STATED EXERCISE A. How many lines of the records contain the string "railing", with case counting? Tally them and give only the number.

TEXT.
>> Start
Whether you go and pre-order it now or later, or if you’re looking back at this after the book’s come out, I think it’s gonna be worth the read. Today, I feel moved to write a little about what The Lara-Su Chronicles means to me.
It all started with the Archie Sonic comics. A gag comic that metamorphosed into the bonafide superhero book it came to be known as, that was inarguably the blueprint for what Sonic comics get published today. These things aren’t predestined, no divine hand laid its knowing finger on it to move it from one to another - no, it was the freelance creators who put in the work to make Archie Sonic what it was.
And no freelancer who touched the book can be said to have had a greater impact on it than one Ken Penders. Not Mike Gallagher, who wrote the very first issues; not Scott Fulop, who oversaw the initial transformation the book underwent as the editor; not even Karl Bollers, an incredible talent whose original concepts & characters come the very closest to rivaling Ken’s.
It was Ken who wanted more for the comic, for it to become what the readers of the time wanted it to be. Ken, whose eyes were trained on the countless fan-letters that flooded in, who would test each story idea of his first on his son to determine if he was going the right direction. Sonic comics and everyone who’s helped make them over the years owe him a great deal, whether they want to admit it or not, but it was the Knuckles comic series where he truly shined.
>> End
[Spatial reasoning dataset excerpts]
>> Start
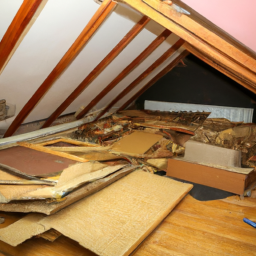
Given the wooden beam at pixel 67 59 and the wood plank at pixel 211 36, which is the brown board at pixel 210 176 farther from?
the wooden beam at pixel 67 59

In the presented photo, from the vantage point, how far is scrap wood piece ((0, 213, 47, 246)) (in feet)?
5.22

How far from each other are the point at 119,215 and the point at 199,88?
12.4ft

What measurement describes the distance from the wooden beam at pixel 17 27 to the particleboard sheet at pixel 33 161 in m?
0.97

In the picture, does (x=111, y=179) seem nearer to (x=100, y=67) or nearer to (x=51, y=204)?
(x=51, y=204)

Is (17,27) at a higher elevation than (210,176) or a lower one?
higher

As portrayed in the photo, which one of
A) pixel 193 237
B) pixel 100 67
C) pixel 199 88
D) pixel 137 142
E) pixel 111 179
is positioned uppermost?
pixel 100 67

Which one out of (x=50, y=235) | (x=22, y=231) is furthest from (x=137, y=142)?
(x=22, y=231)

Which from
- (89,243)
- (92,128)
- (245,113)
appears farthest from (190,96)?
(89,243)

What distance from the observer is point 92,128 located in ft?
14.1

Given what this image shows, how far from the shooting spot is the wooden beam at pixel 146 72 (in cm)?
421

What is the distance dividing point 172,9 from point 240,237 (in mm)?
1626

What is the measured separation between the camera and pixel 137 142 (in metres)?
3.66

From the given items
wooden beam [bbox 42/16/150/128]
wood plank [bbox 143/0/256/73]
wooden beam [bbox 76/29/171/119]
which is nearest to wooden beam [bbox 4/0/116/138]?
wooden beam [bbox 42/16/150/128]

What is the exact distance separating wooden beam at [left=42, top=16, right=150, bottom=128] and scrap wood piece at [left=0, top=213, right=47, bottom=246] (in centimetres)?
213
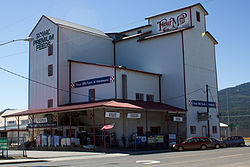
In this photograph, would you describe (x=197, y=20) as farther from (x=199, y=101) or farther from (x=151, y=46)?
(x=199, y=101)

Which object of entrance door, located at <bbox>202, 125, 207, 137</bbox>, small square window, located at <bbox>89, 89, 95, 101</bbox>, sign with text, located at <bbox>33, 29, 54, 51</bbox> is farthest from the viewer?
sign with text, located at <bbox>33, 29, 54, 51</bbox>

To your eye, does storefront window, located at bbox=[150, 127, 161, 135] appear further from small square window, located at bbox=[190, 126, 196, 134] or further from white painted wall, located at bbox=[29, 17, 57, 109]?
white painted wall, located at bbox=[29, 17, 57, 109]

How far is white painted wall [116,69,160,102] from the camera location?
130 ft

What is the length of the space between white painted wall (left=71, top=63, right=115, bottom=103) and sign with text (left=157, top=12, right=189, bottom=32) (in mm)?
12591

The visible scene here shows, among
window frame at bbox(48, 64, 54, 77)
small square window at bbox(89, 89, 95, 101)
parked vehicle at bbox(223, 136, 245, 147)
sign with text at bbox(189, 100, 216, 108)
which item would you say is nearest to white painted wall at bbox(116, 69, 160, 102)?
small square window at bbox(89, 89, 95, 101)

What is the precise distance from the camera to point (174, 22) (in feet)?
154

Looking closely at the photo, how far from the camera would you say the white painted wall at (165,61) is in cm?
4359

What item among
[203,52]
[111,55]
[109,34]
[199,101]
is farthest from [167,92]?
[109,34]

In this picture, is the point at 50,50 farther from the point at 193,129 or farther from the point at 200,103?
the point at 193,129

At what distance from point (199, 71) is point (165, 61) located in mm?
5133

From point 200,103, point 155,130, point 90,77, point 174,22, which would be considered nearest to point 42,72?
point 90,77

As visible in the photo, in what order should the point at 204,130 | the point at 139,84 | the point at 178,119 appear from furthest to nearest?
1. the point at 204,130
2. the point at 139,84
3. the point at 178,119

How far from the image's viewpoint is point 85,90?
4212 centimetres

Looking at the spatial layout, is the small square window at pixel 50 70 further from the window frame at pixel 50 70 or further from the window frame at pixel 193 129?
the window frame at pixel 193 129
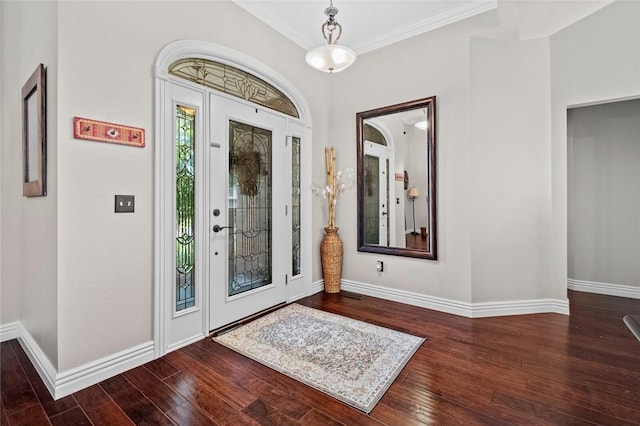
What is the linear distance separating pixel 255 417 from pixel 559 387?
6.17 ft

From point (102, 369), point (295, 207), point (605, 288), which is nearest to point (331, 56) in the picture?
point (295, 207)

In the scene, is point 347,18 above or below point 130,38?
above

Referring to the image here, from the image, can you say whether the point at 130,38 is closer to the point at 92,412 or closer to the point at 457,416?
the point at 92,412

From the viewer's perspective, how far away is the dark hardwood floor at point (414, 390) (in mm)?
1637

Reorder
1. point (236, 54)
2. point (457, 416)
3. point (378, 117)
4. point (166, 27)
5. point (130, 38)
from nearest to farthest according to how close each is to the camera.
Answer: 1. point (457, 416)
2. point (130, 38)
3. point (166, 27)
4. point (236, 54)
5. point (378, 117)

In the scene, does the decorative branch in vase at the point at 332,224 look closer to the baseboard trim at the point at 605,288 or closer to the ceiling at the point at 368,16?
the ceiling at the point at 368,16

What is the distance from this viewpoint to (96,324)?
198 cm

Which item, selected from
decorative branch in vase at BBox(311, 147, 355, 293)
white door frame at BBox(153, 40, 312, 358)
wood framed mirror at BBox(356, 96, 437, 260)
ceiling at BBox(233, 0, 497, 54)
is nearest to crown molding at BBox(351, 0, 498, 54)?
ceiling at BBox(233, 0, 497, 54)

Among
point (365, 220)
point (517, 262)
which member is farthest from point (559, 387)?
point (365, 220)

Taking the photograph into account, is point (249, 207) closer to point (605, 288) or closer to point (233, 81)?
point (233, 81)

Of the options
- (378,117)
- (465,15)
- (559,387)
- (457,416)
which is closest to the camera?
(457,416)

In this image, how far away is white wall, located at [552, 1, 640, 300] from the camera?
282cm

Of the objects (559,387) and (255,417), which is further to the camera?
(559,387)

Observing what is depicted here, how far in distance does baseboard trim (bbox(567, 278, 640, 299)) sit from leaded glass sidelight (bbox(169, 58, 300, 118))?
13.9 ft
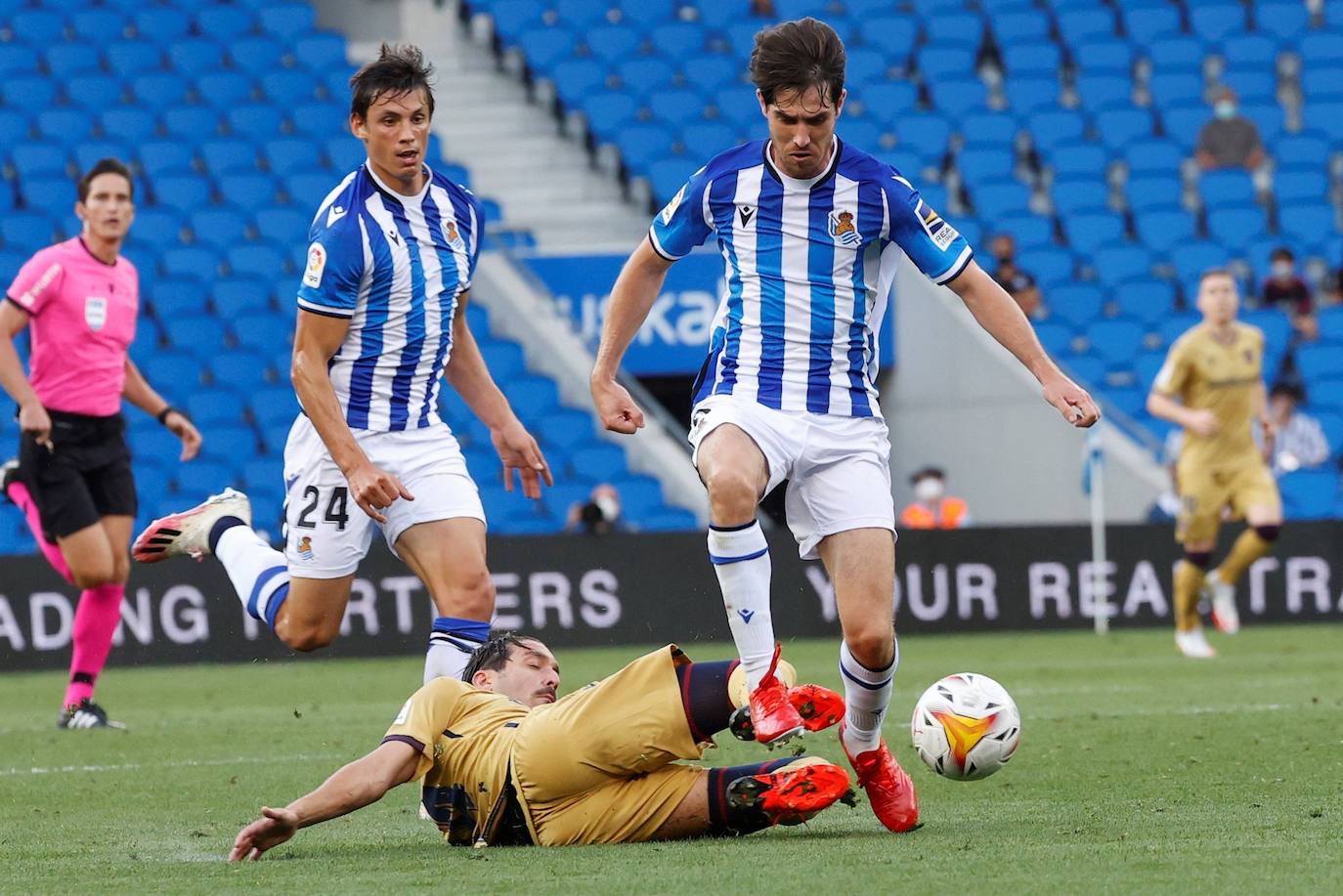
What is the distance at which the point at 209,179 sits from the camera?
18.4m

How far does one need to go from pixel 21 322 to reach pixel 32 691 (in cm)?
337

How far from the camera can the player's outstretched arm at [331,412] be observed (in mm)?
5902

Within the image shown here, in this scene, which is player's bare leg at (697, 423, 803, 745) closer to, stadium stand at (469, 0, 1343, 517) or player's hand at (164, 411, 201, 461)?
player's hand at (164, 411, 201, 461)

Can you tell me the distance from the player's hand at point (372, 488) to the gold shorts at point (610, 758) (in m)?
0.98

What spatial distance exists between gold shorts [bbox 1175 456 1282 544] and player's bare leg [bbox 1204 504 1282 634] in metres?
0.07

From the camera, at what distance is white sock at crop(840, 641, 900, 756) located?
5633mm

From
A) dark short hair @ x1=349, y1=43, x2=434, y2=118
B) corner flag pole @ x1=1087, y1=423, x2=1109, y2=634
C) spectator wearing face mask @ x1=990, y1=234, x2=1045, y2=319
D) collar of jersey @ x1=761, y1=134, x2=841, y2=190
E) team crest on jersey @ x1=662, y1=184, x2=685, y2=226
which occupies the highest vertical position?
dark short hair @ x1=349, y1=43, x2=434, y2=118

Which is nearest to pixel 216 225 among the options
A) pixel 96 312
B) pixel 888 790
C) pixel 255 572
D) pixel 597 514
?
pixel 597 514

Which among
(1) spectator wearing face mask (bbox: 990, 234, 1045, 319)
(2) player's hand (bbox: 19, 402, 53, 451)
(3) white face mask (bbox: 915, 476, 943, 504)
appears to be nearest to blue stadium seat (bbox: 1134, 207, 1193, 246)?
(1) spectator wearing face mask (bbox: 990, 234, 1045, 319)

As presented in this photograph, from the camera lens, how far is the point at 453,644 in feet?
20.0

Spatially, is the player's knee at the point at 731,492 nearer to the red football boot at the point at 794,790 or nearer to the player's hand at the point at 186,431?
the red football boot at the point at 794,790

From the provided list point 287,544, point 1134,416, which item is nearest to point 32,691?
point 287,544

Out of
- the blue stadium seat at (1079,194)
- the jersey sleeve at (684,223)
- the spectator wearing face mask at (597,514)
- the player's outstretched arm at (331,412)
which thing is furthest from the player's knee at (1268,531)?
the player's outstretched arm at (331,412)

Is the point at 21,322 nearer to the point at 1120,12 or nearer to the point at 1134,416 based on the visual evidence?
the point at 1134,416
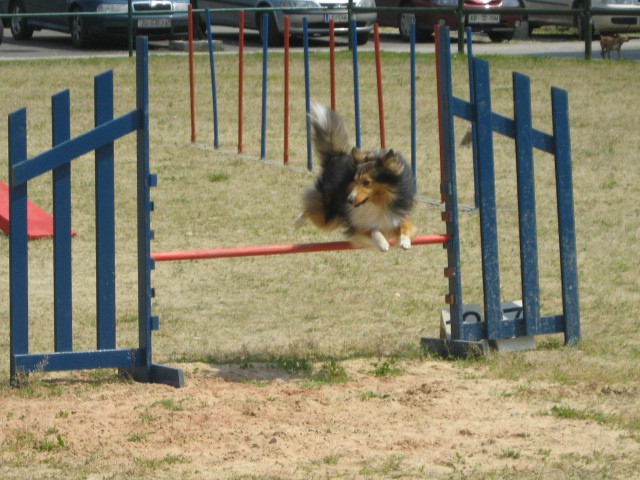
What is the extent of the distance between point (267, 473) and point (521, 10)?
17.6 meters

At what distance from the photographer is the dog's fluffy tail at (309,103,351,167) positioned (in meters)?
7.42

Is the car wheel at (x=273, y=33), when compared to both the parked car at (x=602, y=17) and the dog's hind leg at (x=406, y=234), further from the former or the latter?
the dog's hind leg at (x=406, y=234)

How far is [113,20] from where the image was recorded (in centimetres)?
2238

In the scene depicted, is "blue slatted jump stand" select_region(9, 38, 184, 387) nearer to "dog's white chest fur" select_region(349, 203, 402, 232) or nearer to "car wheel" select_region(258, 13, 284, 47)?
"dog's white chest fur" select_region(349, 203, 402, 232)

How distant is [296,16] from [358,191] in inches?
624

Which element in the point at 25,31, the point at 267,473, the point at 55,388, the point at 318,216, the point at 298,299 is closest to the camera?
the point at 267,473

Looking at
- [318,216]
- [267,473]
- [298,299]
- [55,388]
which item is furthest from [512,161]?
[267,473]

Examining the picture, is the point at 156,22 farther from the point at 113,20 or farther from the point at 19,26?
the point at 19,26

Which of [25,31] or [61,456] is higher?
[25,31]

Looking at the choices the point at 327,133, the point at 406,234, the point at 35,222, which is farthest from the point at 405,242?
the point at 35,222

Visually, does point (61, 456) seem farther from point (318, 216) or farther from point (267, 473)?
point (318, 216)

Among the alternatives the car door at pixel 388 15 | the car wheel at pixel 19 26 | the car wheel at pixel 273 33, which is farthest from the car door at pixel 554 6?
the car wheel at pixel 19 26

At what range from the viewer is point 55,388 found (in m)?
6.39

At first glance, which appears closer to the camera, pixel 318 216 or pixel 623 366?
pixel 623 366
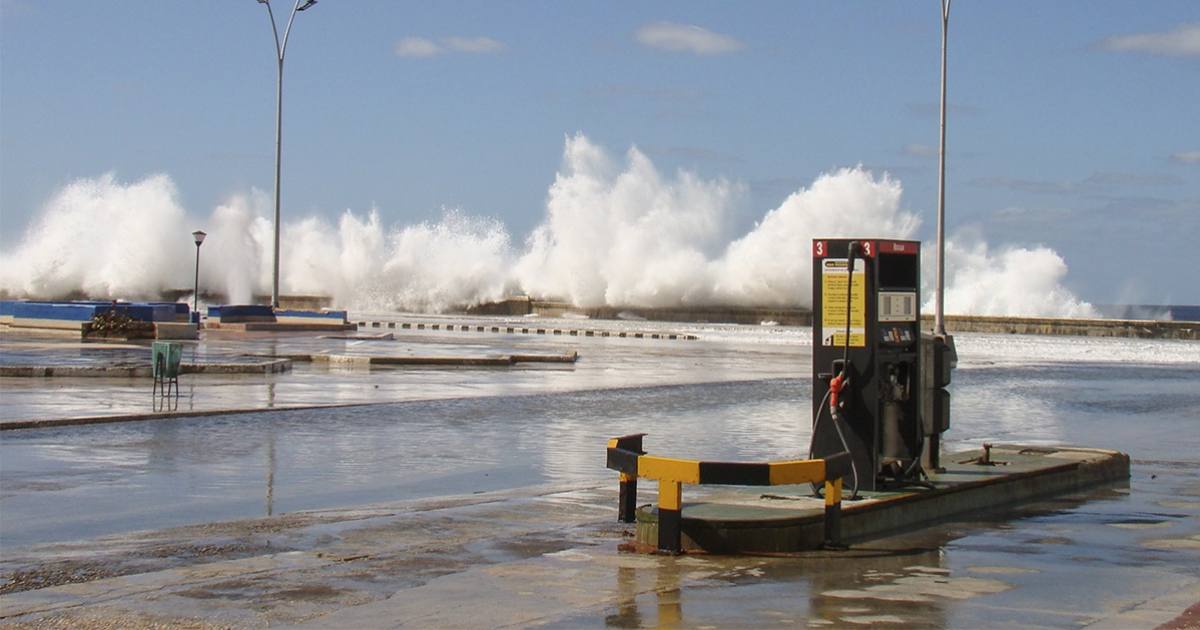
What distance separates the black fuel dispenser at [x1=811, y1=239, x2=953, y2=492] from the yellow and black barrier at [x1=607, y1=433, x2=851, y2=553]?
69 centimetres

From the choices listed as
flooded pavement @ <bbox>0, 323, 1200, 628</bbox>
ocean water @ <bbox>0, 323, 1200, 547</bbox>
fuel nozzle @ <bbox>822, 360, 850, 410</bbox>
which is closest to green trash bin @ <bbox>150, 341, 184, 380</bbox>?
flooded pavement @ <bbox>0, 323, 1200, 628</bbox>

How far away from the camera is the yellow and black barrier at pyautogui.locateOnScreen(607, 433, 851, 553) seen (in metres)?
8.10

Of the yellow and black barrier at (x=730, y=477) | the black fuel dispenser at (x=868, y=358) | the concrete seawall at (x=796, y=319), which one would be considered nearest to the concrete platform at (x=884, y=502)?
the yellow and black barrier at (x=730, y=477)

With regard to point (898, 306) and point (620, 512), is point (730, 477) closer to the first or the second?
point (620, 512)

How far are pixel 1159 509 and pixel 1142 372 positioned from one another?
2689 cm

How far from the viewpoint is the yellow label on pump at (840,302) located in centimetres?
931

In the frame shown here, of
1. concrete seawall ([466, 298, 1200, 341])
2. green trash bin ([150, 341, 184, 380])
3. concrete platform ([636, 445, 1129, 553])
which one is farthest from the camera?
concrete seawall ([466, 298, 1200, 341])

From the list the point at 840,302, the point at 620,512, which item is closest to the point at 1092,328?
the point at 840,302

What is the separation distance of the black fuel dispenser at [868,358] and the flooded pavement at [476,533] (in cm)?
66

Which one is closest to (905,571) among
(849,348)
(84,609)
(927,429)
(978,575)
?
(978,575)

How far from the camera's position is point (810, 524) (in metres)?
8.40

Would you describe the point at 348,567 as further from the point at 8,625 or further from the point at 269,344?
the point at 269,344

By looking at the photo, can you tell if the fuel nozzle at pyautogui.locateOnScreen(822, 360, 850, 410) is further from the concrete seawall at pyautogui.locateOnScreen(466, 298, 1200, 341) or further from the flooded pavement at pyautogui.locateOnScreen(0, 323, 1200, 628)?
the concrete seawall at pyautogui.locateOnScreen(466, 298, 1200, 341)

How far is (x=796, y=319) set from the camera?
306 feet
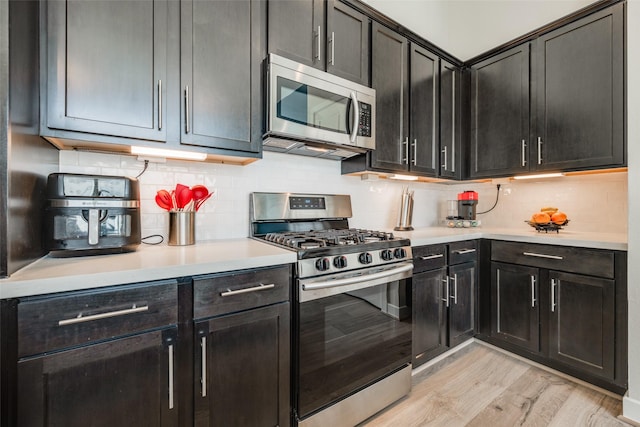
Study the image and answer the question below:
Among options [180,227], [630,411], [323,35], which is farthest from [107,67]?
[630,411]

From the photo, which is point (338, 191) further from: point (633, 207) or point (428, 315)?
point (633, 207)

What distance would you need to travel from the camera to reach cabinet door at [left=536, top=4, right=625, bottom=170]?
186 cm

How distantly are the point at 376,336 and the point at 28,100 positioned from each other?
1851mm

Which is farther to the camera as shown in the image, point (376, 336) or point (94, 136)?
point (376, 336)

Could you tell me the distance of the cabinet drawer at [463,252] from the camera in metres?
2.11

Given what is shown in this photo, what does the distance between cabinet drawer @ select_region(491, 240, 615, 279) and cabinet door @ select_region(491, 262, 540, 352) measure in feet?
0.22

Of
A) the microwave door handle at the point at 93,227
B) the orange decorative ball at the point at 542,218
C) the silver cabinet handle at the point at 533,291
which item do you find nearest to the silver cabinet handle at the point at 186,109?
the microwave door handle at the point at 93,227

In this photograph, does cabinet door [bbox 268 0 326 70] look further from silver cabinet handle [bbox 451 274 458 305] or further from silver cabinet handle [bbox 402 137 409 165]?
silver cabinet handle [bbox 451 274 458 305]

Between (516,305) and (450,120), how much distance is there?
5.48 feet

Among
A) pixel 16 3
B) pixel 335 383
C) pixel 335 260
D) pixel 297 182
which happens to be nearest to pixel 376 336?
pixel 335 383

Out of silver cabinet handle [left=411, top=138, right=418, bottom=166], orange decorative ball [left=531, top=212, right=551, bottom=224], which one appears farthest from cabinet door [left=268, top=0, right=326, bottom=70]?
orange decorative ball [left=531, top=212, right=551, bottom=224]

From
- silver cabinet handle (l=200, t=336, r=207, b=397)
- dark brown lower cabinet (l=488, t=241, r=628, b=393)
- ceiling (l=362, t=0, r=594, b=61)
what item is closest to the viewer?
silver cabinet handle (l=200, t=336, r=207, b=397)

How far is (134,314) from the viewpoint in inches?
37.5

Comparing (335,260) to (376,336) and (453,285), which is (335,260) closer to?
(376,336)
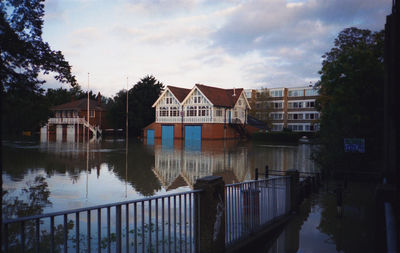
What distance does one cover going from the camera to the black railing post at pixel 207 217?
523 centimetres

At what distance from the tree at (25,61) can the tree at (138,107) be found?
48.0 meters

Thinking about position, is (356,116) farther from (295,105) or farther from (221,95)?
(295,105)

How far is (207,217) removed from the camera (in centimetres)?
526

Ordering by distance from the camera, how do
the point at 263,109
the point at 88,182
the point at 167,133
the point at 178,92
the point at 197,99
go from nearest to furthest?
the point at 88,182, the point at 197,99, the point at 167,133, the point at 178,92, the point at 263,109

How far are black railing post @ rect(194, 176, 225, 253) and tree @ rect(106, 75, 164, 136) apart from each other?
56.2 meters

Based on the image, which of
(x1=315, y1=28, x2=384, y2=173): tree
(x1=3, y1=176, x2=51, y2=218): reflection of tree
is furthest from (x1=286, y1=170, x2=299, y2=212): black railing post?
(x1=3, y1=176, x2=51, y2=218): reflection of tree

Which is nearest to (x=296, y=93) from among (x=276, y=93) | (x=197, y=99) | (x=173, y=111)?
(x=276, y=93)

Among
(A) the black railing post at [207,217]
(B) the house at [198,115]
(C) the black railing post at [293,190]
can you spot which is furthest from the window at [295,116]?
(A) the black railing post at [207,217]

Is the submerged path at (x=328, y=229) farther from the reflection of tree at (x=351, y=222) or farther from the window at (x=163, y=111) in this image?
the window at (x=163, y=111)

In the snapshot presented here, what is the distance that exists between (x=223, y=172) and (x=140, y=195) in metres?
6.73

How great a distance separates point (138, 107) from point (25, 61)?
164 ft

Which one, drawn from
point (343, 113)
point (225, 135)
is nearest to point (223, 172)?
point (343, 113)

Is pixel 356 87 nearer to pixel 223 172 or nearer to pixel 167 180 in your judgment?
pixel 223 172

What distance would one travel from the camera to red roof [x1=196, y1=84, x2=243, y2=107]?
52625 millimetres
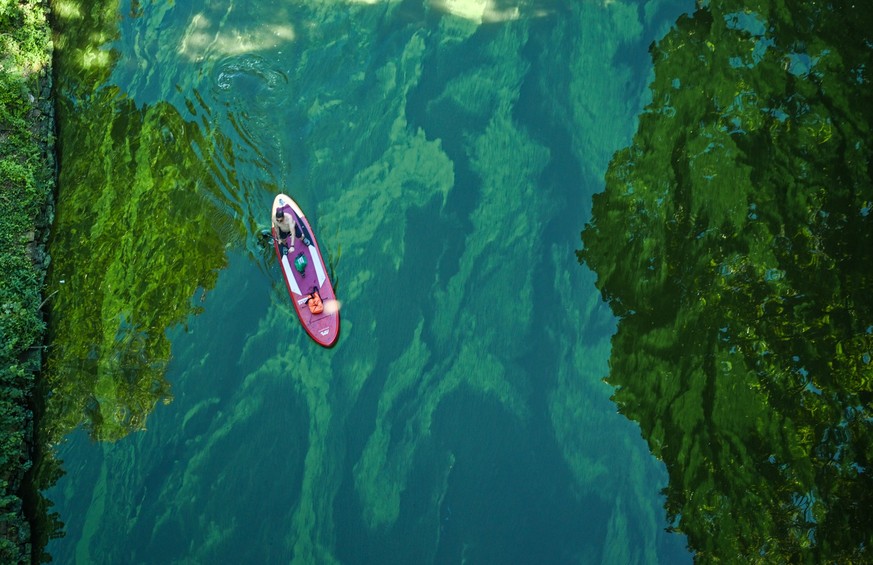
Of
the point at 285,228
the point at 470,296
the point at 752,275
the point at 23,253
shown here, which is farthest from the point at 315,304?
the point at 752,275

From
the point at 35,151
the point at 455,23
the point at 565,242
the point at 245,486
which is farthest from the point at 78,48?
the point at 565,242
>> End
STATED EXERCISE B. According to the text about the Archie Sonic comics, in which comic series did Ken Penders truly shine?

WRITTEN ANSWER A. 6

WRITTEN ANSWER B. The Knuckles comic series.